• _Scene question records_:
■ ■ ■ ■ ■

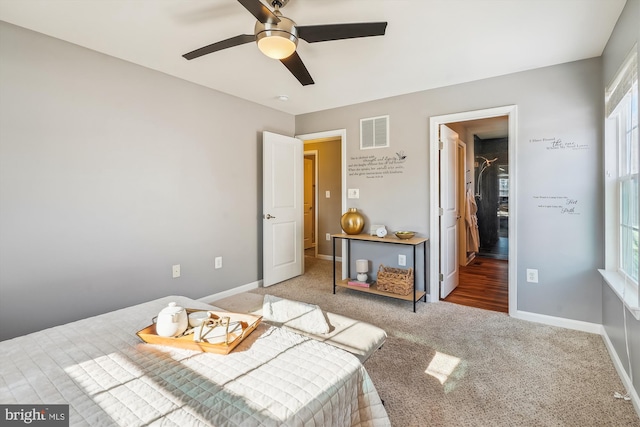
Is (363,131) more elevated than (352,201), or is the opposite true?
(363,131)

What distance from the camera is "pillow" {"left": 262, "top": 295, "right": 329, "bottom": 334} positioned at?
5.52 ft

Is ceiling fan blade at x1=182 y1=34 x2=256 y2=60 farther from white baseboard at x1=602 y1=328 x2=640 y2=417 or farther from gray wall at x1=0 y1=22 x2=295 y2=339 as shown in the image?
white baseboard at x1=602 y1=328 x2=640 y2=417

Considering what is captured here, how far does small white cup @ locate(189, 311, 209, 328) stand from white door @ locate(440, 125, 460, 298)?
282 centimetres

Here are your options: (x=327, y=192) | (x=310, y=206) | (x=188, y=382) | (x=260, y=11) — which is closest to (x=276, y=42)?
(x=260, y=11)

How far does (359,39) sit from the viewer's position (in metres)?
2.33

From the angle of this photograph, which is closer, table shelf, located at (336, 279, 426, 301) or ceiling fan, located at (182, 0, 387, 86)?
ceiling fan, located at (182, 0, 387, 86)

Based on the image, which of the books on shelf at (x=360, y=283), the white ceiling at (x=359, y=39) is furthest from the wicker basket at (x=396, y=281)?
the white ceiling at (x=359, y=39)

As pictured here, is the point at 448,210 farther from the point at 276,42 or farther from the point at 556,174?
the point at 276,42

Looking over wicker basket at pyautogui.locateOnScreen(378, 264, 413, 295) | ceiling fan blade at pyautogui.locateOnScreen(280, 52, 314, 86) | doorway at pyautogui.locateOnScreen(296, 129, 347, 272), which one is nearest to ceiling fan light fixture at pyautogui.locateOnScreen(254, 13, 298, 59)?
ceiling fan blade at pyautogui.locateOnScreen(280, 52, 314, 86)

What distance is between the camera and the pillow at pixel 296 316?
5.52ft

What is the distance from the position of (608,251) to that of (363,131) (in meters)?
2.65

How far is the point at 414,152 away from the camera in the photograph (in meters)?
3.54

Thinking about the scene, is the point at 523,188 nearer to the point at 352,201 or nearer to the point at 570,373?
the point at 570,373

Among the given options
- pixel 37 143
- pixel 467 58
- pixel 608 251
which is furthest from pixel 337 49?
pixel 608 251
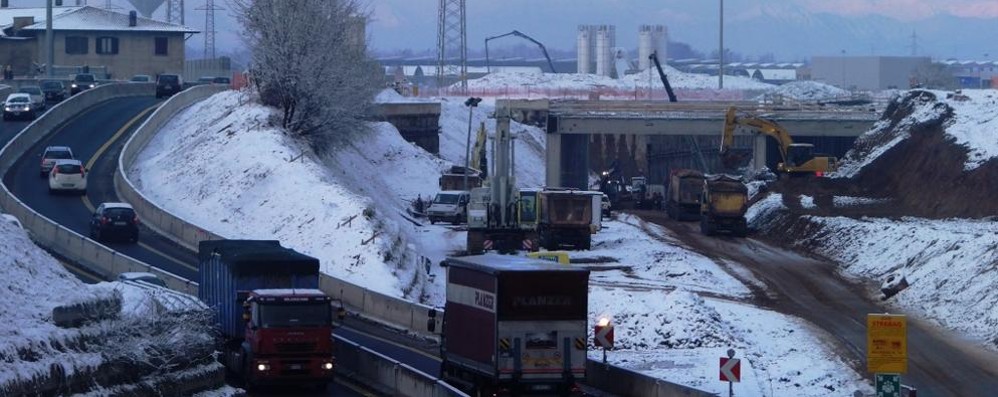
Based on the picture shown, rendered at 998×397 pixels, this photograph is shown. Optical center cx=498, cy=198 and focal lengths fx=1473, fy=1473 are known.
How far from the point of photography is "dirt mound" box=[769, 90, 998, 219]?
69688 millimetres

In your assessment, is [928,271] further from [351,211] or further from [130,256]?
[130,256]

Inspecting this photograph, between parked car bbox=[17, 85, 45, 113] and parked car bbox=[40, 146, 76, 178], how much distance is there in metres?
18.4

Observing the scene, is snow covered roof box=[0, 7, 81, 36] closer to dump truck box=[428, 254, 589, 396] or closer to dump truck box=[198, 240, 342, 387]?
dump truck box=[198, 240, 342, 387]

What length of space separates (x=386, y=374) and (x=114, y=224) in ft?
84.0

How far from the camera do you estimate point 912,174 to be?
7694 centimetres

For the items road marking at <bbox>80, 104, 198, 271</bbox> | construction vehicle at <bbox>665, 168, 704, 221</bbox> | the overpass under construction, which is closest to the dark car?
road marking at <bbox>80, 104, 198, 271</bbox>

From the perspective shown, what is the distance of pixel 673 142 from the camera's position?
430 ft

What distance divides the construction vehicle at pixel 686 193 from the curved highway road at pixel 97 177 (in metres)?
30.1

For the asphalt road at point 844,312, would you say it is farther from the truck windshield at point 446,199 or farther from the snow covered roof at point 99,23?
the snow covered roof at point 99,23

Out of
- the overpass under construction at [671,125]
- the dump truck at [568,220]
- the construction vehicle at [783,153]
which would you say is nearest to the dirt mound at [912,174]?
the construction vehicle at [783,153]

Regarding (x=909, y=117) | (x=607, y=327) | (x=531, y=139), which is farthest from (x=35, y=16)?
(x=607, y=327)

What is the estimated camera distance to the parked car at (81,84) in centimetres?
9881

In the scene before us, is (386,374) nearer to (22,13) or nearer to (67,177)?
(67,177)

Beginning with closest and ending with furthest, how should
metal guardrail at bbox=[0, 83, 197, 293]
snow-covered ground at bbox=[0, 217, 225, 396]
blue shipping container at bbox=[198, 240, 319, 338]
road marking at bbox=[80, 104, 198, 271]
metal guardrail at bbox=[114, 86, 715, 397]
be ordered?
snow-covered ground at bbox=[0, 217, 225, 396] < metal guardrail at bbox=[114, 86, 715, 397] < blue shipping container at bbox=[198, 240, 319, 338] < metal guardrail at bbox=[0, 83, 197, 293] < road marking at bbox=[80, 104, 198, 271]
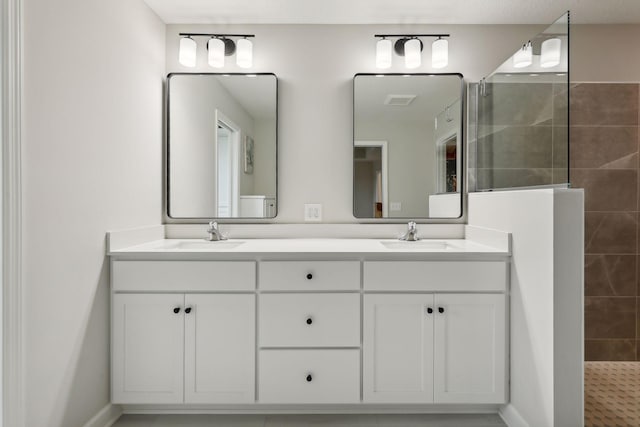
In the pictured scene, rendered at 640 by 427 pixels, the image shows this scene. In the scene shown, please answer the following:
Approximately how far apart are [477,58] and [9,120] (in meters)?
2.41

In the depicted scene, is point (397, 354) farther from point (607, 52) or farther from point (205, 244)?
point (607, 52)

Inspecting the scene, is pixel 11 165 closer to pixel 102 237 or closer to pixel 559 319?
pixel 102 237

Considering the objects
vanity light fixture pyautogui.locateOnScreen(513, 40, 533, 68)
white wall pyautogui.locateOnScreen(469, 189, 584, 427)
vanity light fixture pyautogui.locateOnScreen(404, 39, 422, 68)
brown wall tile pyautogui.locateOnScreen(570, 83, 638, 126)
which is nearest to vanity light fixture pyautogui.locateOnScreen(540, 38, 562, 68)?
vanity light fixture pyautogui.locateOnScreen(513, 40, 533, 68)

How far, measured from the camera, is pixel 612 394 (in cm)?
218

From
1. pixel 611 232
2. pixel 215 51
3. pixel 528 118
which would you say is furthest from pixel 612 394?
pixel 215 51

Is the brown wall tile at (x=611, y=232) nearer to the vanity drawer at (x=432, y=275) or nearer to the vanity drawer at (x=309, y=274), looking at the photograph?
the vanity drawer at (x=432, y=275)

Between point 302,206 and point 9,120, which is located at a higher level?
point 9,120

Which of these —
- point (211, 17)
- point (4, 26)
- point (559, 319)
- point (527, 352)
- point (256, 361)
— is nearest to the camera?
point (4, 26)

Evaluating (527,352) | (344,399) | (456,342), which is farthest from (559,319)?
(344,399)

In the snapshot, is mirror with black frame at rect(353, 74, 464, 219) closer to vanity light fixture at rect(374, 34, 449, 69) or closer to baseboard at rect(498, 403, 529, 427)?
vanity light fixture at rect(374, 34, 449, 69)

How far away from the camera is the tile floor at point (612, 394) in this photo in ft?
6.34

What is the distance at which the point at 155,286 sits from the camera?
6.21ft

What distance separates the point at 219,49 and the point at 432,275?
5.88 ft

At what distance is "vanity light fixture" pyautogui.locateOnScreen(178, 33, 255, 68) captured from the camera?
7.97 feet
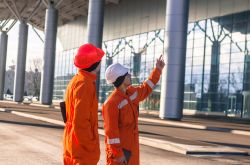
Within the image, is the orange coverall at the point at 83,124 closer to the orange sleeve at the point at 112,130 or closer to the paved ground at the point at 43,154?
the orange sleeve at the point at 112,130

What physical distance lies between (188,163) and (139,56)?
4769 cm

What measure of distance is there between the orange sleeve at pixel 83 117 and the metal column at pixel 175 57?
27090mm

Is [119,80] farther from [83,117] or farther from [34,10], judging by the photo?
[34,10]

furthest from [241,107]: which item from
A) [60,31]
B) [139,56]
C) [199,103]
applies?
[60,31]

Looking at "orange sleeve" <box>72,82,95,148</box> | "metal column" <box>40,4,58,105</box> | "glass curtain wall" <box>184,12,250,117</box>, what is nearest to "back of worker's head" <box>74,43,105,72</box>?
"orange sleeve" <box>72,82,95,148</box>

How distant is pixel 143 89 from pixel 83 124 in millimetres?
1334

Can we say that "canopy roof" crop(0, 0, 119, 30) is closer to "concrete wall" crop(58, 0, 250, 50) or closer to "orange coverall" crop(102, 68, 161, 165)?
"concrete wall" crop(58, 0, 250, 50)

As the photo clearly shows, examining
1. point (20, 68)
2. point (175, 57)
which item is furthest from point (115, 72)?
point (20, 68)

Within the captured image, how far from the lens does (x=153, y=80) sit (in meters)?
5.31

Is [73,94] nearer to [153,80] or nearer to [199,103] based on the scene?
[153,80]

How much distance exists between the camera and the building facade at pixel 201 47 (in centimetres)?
4156

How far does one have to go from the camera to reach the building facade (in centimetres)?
4156

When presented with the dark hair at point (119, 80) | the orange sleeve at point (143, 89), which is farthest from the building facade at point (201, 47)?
the dark hair at point (119, 80)

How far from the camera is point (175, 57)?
102 ft
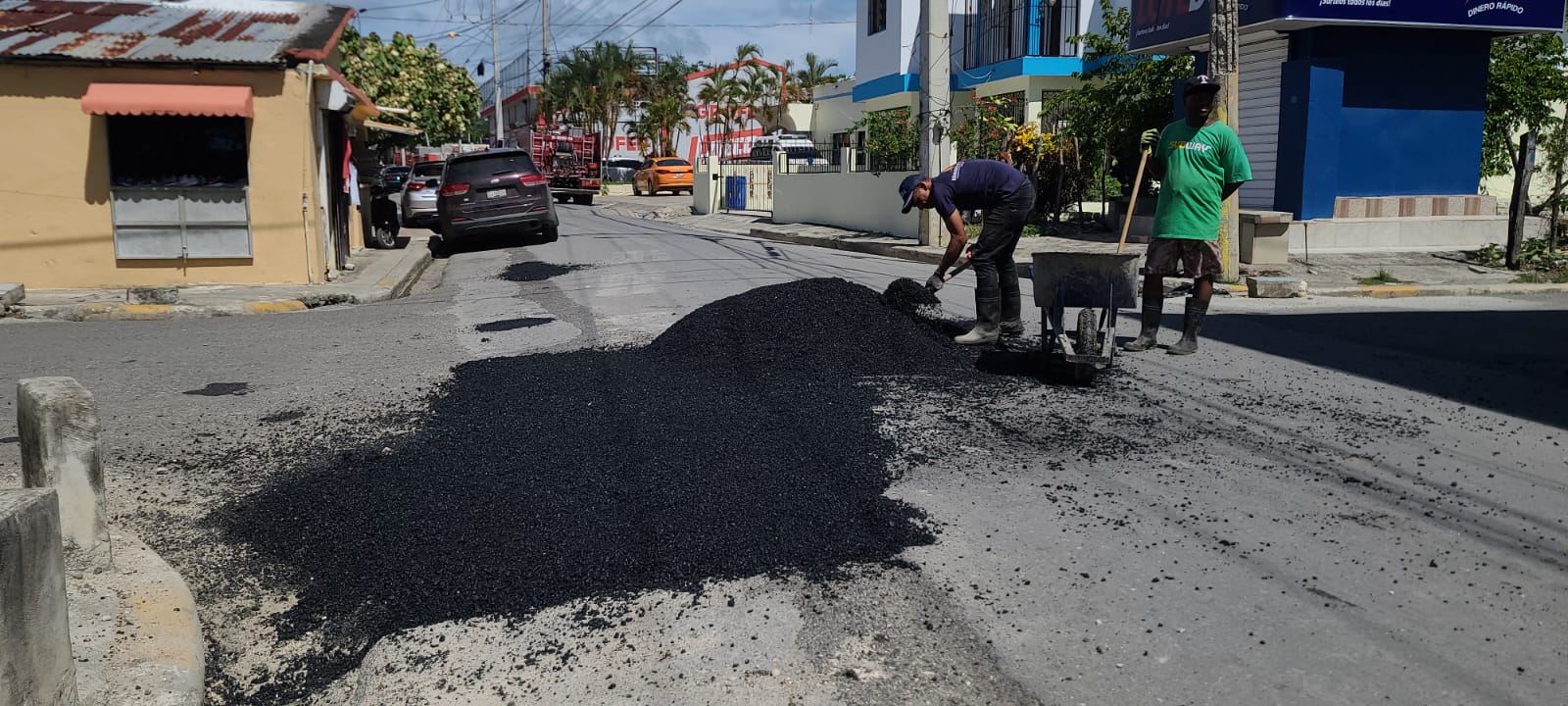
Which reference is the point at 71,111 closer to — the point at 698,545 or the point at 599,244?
the point at 599,244

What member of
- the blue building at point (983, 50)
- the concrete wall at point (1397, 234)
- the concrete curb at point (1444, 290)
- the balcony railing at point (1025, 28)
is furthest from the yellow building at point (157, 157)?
the balcony railing at point (1025, 28)

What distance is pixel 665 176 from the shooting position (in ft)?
153

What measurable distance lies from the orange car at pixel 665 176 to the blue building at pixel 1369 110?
100 feet

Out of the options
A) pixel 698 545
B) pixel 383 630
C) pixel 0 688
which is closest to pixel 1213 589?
pixel 698 545

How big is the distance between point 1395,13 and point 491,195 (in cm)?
1388

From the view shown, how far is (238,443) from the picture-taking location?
6.31 metres

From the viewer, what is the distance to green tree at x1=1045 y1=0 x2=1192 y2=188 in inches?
750

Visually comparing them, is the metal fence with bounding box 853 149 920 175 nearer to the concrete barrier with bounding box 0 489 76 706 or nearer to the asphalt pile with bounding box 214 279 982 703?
the asphalt pile with bounding box 214 279 982 703

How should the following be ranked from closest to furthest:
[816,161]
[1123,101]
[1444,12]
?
[1444,12], [1123,101], [816,161]

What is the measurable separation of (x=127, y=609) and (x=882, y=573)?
8.43ft

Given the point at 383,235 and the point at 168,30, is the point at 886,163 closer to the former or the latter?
the point at 383,235

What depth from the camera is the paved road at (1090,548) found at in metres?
3.40

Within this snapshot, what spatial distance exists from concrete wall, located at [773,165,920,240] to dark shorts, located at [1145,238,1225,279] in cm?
1191

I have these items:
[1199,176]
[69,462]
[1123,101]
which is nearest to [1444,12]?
[1123,101]
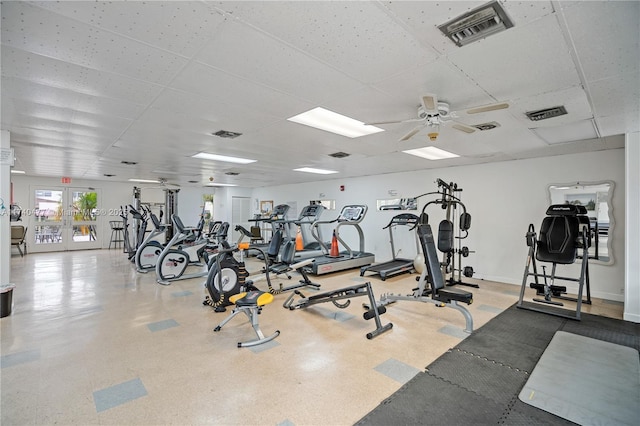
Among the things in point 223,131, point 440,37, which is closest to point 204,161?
point 223,131

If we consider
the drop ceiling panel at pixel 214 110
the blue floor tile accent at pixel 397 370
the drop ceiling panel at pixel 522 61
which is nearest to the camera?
the drop ceiling panel at pixel 522 61

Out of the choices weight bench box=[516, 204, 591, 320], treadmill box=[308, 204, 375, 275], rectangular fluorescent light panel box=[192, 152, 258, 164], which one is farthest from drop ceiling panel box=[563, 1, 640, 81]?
rectangular fluorescent light panel box=[192, 152, 258, 164]

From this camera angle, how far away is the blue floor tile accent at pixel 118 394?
201cm

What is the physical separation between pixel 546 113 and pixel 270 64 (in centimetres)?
283

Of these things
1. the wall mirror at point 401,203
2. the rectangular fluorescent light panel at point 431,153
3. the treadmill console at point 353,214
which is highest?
the rectangular fluorescent light panel at point 431,153

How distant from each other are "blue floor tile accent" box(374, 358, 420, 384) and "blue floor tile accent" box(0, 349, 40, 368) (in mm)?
3054

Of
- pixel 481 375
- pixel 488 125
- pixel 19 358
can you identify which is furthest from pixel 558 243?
pixel 19 358

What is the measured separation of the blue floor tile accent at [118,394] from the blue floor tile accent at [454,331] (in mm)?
2922

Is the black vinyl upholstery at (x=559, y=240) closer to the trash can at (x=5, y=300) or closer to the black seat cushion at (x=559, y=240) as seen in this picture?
the black seat cushion at (x=559, y=240)

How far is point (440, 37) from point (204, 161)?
520 centimetres

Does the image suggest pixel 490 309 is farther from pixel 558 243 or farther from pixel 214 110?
pixel 214 110

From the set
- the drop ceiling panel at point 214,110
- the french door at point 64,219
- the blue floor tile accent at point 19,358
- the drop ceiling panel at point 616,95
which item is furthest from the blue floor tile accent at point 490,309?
the french door at point 64,219

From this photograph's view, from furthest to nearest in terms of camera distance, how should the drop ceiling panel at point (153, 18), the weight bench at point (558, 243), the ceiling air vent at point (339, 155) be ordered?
the ceiling air vent at point (339, 155), the weight bench at point (558, 243), the drop ceiling panel at point (153, 18)

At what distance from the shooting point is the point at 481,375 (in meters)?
2.44
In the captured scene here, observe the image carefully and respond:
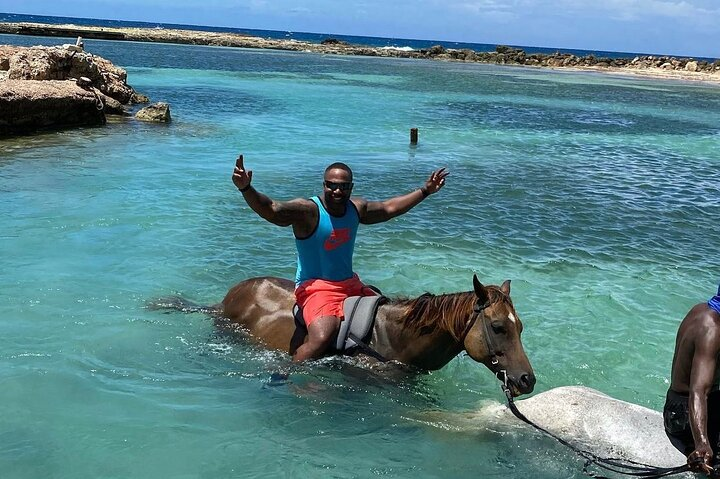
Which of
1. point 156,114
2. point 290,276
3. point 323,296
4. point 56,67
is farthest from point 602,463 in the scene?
point 56,67

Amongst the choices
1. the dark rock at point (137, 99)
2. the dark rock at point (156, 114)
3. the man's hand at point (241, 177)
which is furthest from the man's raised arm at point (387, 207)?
the dark rock at point (137, 99)

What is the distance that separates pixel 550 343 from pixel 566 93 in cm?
4521

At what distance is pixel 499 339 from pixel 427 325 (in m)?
0.81

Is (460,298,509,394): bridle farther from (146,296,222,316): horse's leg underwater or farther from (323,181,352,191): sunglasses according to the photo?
(146,296,222,316): horse's leg underwater

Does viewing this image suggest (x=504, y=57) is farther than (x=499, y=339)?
Yes

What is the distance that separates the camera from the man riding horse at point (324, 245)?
577cm

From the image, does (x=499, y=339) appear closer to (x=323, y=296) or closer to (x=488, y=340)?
(x=488, y=340)

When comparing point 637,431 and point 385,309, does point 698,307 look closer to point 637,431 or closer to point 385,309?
point 637,431

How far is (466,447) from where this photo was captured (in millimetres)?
5215

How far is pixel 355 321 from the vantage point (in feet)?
19.5

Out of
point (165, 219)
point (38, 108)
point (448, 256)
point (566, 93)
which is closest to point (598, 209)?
point (448, 256)

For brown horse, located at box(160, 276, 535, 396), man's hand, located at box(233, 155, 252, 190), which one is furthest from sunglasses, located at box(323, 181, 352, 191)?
brown horse, located at box(160, 276, 535, 396)

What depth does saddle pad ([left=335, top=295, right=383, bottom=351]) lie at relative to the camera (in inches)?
233

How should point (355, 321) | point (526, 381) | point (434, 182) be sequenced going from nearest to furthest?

■ ■ ■ ■ ■

Rewrite the records from the line with "How far is pixel" through the end of the records, replacing "sunglasses" with "eyeglasses" and leaving everything else unchanged.

• _Answer to the problem_:
How far is pixel 355 321 from the vantage point (in feet)?
19.5

Out of
point (165, 219)
point (38, 108)
point (448, 256)
point (566, 93)
which is closest to point (598, 209)?
point (448, 256)

For brown horse, located at box(160, 276, 535, 396), man's hand, located at box(233, 155, 252, 190), which one is furthest from eyeglasses, located at box(323, 181, 352, 191)?
brown horse, located at box(160, 276, 535, 396)

What depth does saddle pad ([left=335, top=295, right=383, bottom=351]) lie at relative to the camera (in inches)?
233

How should point (355, 321) | point (526, 381) | point (434, 182) be sequenced going from nearest to furthest?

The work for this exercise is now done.